At one time a daughter of a friend came to stay with us. She was from back East, and she said she wanted to know “how the other half lived”. She asked to ride a horse one day and I let her take Skoshi, because she was so dependable. The girl saw one of the guys on a tractor, decided to go and talk to him, dismounted and tied Skoshi to the electrified fence. The first thing I knew of it was to see her leading the horse, chest torn open and pouring blood. My guess was that Skoshi had touched the bit to the electrified wire, reared up and came down on the post. The girl didn’t last long, but the memory of that loyal little mare, chest ripped open, pouring blood, yet calmly allowing herself to be led down the road, has stayed with me ever since.
A few years later, when we began Grapevine, she was in a pen with an Arab gelding, with whom she got along with quite well – or so we thought. One day Gerry and I had gone down to check a fence and one of the men came running up – “Hurry” he said, “Skoshi got hurt”. We ran back and found that she had got into a fight with the gelding and had knocked him down. He was all right, but had got in a lucky kick and she was limping on a hind leg. We were so mad at her – and so short of veterinary help – that we put her into a pen and left her there to recover. She did – she limped for some time, then gradually became sound, and some nine months later went back to work. About two years later, after she had got into another scrape, our veterinarian X-rayed the same leg. “Good heavens’!” he said “when did she break this leg?” And showed us the X-ray. She had broken it – and had healed it, quietly, efficiently, by herself, and went on to be sound for many more years.

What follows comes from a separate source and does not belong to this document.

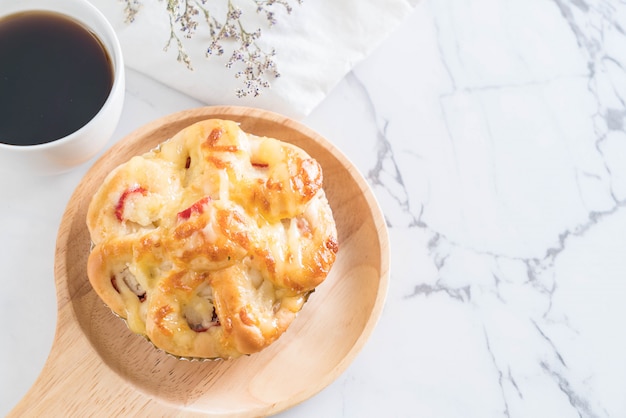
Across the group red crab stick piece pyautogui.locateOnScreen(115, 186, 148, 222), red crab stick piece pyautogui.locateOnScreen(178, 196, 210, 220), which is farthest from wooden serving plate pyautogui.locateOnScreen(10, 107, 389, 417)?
red crab stick piece pyautogui.locateOnScreen(178, 196, 210, 220)

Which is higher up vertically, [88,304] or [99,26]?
[99,26]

She was a good cow horse – she had an instinct for cattle; I remember one time my mother rode her and we loped out along one of the trails. Suddenly my mother yelled out and I looked to see Skoshi tearing off to her left to gather a stray cow – she knew her job! I remember another time when she and I got somehow stranded on top of the Beehive trail, but way off to the west, on a horrible rocky outcrop, and I hardly knew how we would get off it. I remember still her careful consideration of the pickle we were in, her close scrutiny of the terrain, and her ever so careful and calm way of finding our way out of it.

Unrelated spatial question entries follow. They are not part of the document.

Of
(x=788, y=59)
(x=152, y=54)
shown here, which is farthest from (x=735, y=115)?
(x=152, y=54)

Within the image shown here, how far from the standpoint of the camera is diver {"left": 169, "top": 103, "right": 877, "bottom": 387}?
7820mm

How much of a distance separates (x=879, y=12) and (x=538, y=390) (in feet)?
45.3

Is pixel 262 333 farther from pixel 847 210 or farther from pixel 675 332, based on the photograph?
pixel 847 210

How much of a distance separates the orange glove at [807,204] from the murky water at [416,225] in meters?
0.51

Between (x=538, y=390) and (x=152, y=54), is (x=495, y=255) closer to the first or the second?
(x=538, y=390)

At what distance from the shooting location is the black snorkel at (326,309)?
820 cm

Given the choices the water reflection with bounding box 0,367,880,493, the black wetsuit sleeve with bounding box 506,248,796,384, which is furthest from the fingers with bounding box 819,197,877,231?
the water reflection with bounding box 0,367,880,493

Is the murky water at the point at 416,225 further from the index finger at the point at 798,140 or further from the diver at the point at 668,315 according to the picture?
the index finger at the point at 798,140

She grew old, and retired from the guest string. I rode her some at home, and then let her rest – but on occasion I would take her out bareback and we would trundle along to check the cows, or do some slow, poky trail. The last time I rode her I was coming back down the hill towards the corrals at Cobre Loma, and we saw Gerry a-foot with a stray cow. “Get that cow into the corral for me, will you!” he yelled, and Skoshi and I built to it. We were up on a bank and just to the left of us was a place where the guys had scooped out earth from the bank and made a big drop, some 7 ft. high, and steep sided. The cow turned on us and Skoshi panicked and ran backwards, straight into the hole. We went over, and luckily, with no saddle to get in the way, parted company mid flight and landed some feet away from each other, both on our backs. We both scrambled to our feet and I could see she was so ashamed – she had let me down. She felt so bad it made me want to cry. How do you comfort a horse and tell her it’s all right, you had no right to be asking her to do a job like that at – what? She was then perhaps 35 – so 105 in human years. I never rode her again.
So she was finally retired and spent a few more calm years in the 20 acre horse trap opposite the house, with a few other retired horses. Finally, a winter came when we knew it had to be her last. She was past 39, she had lost weight, and the wind was cold. But considerate as ever, she spared me that awful decision. One morning Danny came to tell me that she was down and could not get up. We called the vet. But what made me saddest and what can still make me cry is that when I came out of the house and called her by her pet name, “San-San” – she lifted her poor, tired head off the ground, and whinnied.
I hope she is waiting for me up there.